Because the people I sit with are often the good ones. The mindful ones. The ones who watched what they ate, moved their bodies, recycled, did yoga, loved deeply, were kind to animals and showed up for others. And still—here they are. Randomly selected, in excruciating pain. No lesson. No cosmic trade‑off. No “everything happens for a reason.”  There is a felt sense of injustice that lives in my chest when I do this work. A quiet, ongoing protest. A knowing that fairness has very little to do with who gets sick and who doesn’t.


What I witness, over and over again, is how people choose to spend their last years… months… weeks. And I can tell you with absolute certainty: it is never about material items. 

It is always about people. Human connection. Real, deep, meaningful relationships.


The relationships they invested in. The ones they wish they had invested in more. The conversations they wish they’d had sooner. The moments they will miss—weddings, births, graduations, ordinary Tuesday mornings that suddenly feel impossibly precious.


I sit with mothers who will never watch their daughters walk down the aisle. Parents who won’t meet the babies their children may someday have. And there is no intellectualizing that kind of grief. It is gut‑wrenching in a way that bypasses language entirely.


We talk about the unknowing of the afterlife. About fear. About hope. About the unbearable question of “What happens when I’m no longer here?” When clients leave my office, the sadness doesn’t clock out with them.

I carry it.


I metabolize it the only way I know how—through gratitude, through empathy, through a kind of quiet alchemy. Sometimes with my own private tears.
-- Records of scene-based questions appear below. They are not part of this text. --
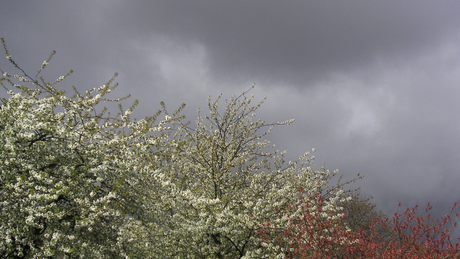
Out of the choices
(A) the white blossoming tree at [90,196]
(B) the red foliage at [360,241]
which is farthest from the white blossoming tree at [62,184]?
(B) the red foliage at [360,241]

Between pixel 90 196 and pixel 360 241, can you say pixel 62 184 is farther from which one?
pixel 360 241

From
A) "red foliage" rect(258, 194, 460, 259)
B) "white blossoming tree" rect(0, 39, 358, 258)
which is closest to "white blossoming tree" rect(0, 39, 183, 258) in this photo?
"white blossoming tree" rect(0, 39, 358, 258)

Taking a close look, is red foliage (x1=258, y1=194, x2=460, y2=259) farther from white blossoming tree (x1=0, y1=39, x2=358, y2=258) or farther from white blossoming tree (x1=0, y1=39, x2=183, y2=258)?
white blossoming tree (x1=0, y1=39, x2=183, y2=258)

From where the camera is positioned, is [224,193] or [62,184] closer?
[62,184]

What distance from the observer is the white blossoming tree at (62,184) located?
6.13m

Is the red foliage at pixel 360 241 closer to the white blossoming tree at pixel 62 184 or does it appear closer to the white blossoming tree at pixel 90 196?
the white blossoming tree at pixel 90 196

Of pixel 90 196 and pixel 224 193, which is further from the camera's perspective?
pixel 224 193

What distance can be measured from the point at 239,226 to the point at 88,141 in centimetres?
540

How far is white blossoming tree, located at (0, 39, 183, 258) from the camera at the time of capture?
613 centimetres

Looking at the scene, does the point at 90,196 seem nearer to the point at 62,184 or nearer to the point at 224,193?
the point at 62,184

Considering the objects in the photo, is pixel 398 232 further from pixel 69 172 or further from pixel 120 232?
pixel 69 172

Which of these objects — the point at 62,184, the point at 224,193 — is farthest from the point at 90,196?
the point at 224,193

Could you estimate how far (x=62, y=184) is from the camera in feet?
21.7

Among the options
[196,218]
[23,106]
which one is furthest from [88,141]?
[196,218]
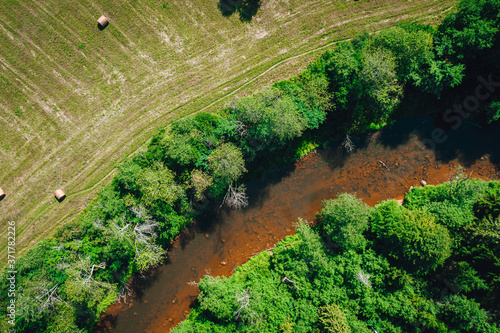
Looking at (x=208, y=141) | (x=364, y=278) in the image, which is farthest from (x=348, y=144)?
(x=208, y=141)

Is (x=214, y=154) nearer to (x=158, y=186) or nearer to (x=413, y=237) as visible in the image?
(x=158, y=186)

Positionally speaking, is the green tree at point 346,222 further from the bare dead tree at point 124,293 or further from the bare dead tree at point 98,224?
the bare dead tree at point 98,224

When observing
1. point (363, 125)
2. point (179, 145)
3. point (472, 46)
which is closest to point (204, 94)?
point (179, 145)

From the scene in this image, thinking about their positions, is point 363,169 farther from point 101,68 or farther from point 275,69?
point 101,68

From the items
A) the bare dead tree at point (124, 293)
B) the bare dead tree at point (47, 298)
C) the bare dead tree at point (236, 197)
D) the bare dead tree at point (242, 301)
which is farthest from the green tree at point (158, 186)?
the bare dead tree at point (47, 298)

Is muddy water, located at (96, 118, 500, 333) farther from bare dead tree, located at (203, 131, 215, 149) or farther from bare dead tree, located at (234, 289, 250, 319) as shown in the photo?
bare dead tree, located at (203, 131, 215, 149)

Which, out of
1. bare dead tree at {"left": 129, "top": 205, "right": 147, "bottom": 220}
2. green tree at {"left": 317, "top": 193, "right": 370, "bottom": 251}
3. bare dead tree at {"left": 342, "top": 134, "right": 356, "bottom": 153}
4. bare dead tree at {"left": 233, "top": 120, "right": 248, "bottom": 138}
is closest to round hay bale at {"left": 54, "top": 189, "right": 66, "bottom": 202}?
bare dead tree at {"left": 129, "top": 205, "right": 147, "bottom": 220}
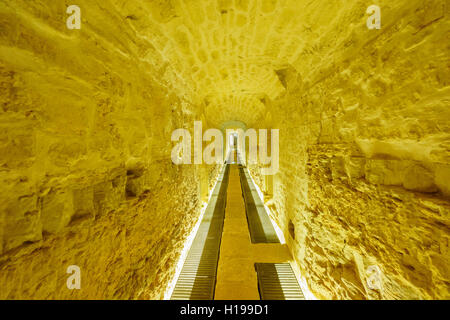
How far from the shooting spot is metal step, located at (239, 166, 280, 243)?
3.96 meters

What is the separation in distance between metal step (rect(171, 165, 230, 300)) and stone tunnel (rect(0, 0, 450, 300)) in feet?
0.95

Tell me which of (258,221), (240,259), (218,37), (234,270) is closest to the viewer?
(218,37)

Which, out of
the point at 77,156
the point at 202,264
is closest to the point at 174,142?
the point at 77,156

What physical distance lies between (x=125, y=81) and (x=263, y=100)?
15.1ft

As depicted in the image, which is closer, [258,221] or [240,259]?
[240,259]

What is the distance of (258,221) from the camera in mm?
4773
I take their truth and let it rearrange my priorities. I let it sharpen my attention. I let it remind me to make my moments with my people count. With my loved ones. With this one, imperfect, fleeting life.


Watching cancer, disease, and chronic illness slowly take the life force—the chi, the spirit, the soul—from someone who is very much still alive is a special kind of graceful hell. One I still cannot fully hold the weight of, no matter how long I’ve been doing this.


I ask clients how they want their last moments on earth to feel. Who they want around them. What their memorial would be like. What they hope people will remember.

The answers are rarely dramatic. They are tender. Simple. Human. Painfully beautiful.


If sitting with the edges of people facing their own mortalities has taught me anything, it’s this: the meaning of our lives is not found in what we accumulate, but in how deeply we let ourselves love while we’re still here. I am profoundly grateful for the clients who trust me with their time, knowing how finite it truly is. And that feels worth paying attention to.